Her forehead bunches as she shifts, and her hand flies to her bulging stomach. I tilt my head and stop playing with my straw. “You okay?”

She nods. “Uncomfortable a lot lately. Been cramping on this left side.” Her eyes try to smile through a wince. “You think cramps are bad now…” She makes a horse rumbling sound with her lips, and I try to laugh away my concern. It doesn’t work too well.

“Maya, I’m okay. I have a doctor’s appointment day after tomorrow. Occasional cramping is normal.”

Point for Holland. I nearly reach out and thank her for being so blunt about the cons of pregnancy. I take the nugget of information and pile it behind a locked door in my head that I’ll unleash next time Cooper has his hands on me.

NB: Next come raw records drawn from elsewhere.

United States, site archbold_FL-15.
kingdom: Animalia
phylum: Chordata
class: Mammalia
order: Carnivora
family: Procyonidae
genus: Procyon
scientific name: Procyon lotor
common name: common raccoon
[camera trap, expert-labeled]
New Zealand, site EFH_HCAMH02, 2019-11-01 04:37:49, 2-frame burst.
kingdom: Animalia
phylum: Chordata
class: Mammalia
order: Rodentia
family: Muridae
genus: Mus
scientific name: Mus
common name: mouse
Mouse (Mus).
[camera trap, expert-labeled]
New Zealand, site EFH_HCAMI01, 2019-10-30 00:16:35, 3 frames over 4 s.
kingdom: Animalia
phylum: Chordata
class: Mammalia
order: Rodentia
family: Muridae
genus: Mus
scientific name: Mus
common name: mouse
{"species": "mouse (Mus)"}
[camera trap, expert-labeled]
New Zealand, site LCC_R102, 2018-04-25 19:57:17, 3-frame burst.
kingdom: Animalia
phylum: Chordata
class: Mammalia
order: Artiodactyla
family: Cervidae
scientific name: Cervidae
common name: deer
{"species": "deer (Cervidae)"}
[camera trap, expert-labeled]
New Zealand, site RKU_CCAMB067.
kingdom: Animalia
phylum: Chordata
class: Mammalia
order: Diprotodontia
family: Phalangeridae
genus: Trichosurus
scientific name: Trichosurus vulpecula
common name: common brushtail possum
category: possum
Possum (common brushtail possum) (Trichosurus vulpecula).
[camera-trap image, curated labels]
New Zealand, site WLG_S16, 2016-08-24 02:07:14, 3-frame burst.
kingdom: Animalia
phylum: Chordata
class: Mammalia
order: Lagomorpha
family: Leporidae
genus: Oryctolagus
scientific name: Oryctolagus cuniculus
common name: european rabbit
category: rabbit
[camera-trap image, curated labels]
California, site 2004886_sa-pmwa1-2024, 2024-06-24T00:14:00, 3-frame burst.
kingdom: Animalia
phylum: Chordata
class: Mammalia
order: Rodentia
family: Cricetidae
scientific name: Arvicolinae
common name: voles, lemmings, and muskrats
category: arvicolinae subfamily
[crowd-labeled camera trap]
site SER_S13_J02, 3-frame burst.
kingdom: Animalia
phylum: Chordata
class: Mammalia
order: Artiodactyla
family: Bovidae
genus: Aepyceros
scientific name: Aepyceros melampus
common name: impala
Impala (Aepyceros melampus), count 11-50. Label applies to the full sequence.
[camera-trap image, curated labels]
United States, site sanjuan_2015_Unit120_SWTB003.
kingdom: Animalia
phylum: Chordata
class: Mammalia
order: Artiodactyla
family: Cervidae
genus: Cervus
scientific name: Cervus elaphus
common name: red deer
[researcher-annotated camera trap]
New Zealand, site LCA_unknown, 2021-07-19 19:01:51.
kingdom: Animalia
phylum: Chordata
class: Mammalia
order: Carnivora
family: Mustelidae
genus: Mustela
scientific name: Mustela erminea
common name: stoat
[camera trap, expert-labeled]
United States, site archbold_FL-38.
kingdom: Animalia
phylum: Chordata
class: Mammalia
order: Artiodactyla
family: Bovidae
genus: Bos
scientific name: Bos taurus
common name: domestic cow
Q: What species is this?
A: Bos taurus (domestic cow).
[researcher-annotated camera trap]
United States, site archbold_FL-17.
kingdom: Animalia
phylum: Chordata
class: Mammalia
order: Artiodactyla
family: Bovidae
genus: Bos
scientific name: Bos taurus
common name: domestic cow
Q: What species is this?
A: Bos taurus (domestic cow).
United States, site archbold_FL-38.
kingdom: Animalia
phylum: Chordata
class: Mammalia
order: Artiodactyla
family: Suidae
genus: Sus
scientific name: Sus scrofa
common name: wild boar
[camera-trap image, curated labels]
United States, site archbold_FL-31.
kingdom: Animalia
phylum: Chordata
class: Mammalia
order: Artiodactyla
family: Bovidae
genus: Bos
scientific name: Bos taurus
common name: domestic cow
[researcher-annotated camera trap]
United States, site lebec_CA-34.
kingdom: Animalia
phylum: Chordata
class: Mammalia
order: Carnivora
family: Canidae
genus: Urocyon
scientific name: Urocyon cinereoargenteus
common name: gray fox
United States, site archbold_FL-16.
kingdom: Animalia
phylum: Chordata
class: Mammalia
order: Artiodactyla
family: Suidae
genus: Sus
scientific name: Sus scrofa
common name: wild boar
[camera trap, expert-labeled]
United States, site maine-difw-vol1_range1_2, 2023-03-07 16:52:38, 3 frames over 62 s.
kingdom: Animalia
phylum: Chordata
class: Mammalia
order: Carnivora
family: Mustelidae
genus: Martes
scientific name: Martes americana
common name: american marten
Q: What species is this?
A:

Her phone buzzes against the table, and she cradles her belly as she leans forward to grab it. She blows out another horsey sigh and types a text back.

“You have plans tonight?” she asks, her eyes only briefly leaving her screen before focusing back on the message she’s sending. “Warren picked up another overtime shift.”

I pause to think about the answer to that. I don’t have any set plans, no, but staying with Cooper seems to be a standing date. Maybe he’ll be okay with Holland hanging out. We are “married” after all. Not every night is dedicated to each other. See Exhibit A sitting across from me.

And while I’d rather spend another night alone with Cooper, it’s probably wise to have a buffer when my feet are tiptoeing the line I was sure I wouldn’t cross.

“Let me check with Cooper. You can come play in the mansion.” I grin over my phone, holding back my amusement that we’re both chatting with the men in our life when we wanted to spend some time just us girls.